** start of PAGE **
Particularly pertinent here are the provisions of DR 2-110(A)(3)
that require withdrawing attorneys to "refund promptly any
part of a fee paid in advance that has not been earned."
Finally, we note that the proposed
plan calls for specified and agreed-upon delays in the time the
inquirer will take to return telephone calls, and otherwise
contains certain restrictions on the extent of work to be
performed. The inquirer should at all times be mindful of -- and
nothing in the plan relieves the inquirer from -- the obligation,
as set forth in DR 6-101, not to handle a legal matter without
preparation adequate in the circumstances and not to neglect
entrusted legal matters. We express no opinion on the
implications of a limitation on the nature or scope of an
engagement for legal malpractice or other civil liability
purposes.
2. Advertising. The inquirer
should be careful to comply with the requirements of DR 2-102
both with respect to the format and content of any advertising,
as well as with the requirements for filing of copies with the
applicable Departmental Disciplinary or Grievance Committee. In
particular, the Committee is troubled by the inquirer's concept
of a fee discount being offered to plan participants for work not
covered by the plan. What are the inquirer's "standard
hourly rates or flat fees"? DR 2-101(c)(4) authorizes
advertising of a range of fees for services, hourly rates and
fixed fees. To the extent that advertising a discount from a
standard flat fee constitutes advertising a fixed fee, DR
2-101(E) requires a written statement be available to the public
"clearly describing the scope of each advertised
service," which statement must be delivered to the client
"at the time of retainer for any such service."
Advertising a discount from an unstated hourly rate or fixed fee
is only half of the equation and might be considered misleading
or, if no standard fee schedule and service description in fact
exists, untruthful.
CONCLUSION
For the foregoing reasons, the
questions presented are answered in the negative.
** end of PAGE **
# WRITTEN TASK 1
Edit the opinion from "Advertising a discount from an" to "in the negative.", changing "misleading" to "deceptive".
# WRITTEN TASK 2
Sum up the opinion in three sentences.
The entries have nothing to do with this.
** start of MATERIAL PROVIDED **
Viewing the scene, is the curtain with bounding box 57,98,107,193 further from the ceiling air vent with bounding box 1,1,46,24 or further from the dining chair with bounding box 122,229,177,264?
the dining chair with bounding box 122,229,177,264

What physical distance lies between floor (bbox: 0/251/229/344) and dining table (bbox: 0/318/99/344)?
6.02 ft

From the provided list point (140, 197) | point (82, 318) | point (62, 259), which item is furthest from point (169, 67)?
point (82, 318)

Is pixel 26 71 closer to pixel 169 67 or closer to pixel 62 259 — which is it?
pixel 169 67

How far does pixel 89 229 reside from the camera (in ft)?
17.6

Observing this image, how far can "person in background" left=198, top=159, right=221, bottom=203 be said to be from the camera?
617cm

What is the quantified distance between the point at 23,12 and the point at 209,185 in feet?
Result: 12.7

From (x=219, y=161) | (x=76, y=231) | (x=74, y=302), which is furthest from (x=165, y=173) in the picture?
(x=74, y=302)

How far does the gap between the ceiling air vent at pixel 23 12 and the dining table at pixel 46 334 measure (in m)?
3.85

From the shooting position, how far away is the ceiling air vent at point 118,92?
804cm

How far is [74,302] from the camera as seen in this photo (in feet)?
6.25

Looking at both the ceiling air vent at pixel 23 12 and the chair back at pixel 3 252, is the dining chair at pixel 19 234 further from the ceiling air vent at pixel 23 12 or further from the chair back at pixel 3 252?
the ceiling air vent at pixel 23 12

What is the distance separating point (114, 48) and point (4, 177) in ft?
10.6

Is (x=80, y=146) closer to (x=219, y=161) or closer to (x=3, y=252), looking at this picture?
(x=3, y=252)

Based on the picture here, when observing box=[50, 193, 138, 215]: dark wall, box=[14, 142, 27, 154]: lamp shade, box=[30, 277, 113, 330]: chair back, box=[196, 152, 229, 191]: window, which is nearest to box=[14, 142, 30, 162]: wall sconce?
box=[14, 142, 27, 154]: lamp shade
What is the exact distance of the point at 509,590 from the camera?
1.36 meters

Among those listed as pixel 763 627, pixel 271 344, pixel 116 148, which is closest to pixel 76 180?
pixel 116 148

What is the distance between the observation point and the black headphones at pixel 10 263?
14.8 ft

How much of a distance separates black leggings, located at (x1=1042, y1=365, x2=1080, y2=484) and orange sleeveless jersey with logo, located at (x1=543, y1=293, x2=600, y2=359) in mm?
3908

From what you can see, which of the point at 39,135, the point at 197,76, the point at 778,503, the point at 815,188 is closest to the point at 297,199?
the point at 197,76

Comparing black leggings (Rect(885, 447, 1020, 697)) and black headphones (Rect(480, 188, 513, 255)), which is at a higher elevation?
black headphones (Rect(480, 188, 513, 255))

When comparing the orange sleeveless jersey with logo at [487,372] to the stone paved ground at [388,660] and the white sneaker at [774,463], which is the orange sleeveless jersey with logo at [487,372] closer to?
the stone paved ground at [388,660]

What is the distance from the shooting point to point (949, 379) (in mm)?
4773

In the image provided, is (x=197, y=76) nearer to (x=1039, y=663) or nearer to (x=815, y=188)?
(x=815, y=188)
** end of MATERIAL PROVIDED **
# ANSWER 1
Advertising a discount from an unstated hourly rate or fixed fee
is only half of the equation and might be considered deceptive
or, if no standard fee schedule and service description in fact
exists, untruthful.
CONCLUSION
For the foregoing reasons, the
questions presented are answered in the negative.

# ANSWER 2
The opinion reminds the inquirer that withdrawing lawyers must promptly refund unearned advance fees. It also says the plan's agreed delays and limits on work don't excuse the inquirer from the DR 6-101 duties to prepare adequately and not neglect legal matters. On advertising, the inquirer must follow DR 2-102, and advertising a discount from an unstated hourly rate or fixed fee could be misleading or, if no standard fee schedule exists, untruthful.